However the people claiming that phrase refers to a mostly completely different set of rules, are ignoring that the phrase appears twice more in Deuteronomy, in 4:13 and 10:4.  Deuteronomy 10:4 defined what that phrase refers to more clearly then any other verse.
"And he wrote on the tables, according to the first writing, the ten commandments, which Yahuah spake unto you in the mount out of the midst of the fire in the day of the assembly: and Yahuah gave them unto me."
That clearly describes the commands given in Exodus 20, Moses is also repeating the wording of how he described that event in Deuteronomy 5:4.

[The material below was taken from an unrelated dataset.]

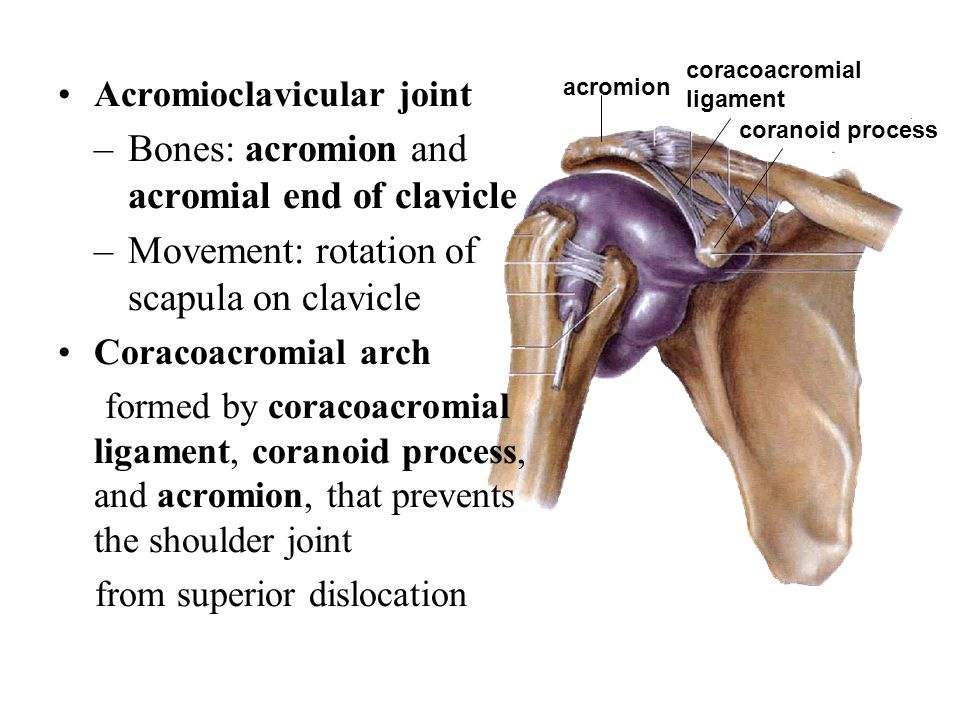 Bones: acromion and acromial end of clavicle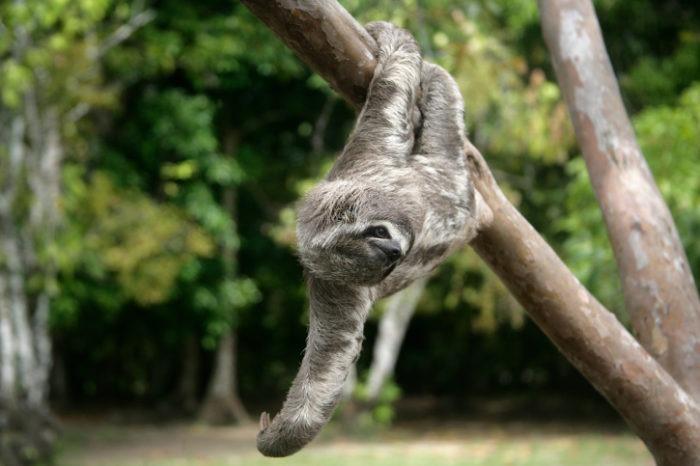 Поведение ленивца трехпалого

Now one article you'll find online (and I agree with their political point about it violating the Establishment Clause to put the Commandments on Government buildings), gives a list of ten different commands, well at least three overlap, saying that's what Exodus 34:28 called 'The Ten Commandments".  This list is arbitrarily taking 10 of the commands given earlier in Exodus 34, as a warning not to make a covenant with the Canaanites, and they aren't even consecutive.  They are, first is verse 14 worded incorrectly, 17, 18, 21, 22, 23, 25 is split into two commands, and then so is 26.  Just reading chapter 34 you would not see that as listing of ten commands.

Perhaps they would simply argue Deuteronomy is contradicting Exodus.  But even on it's own, you have to draw some flimsily conclusions to think Exodus is calling that list of more then 10 instructions the Ten Commandments.

Exodus 34 defines what was written on the second Tablets as the same thing written on the first.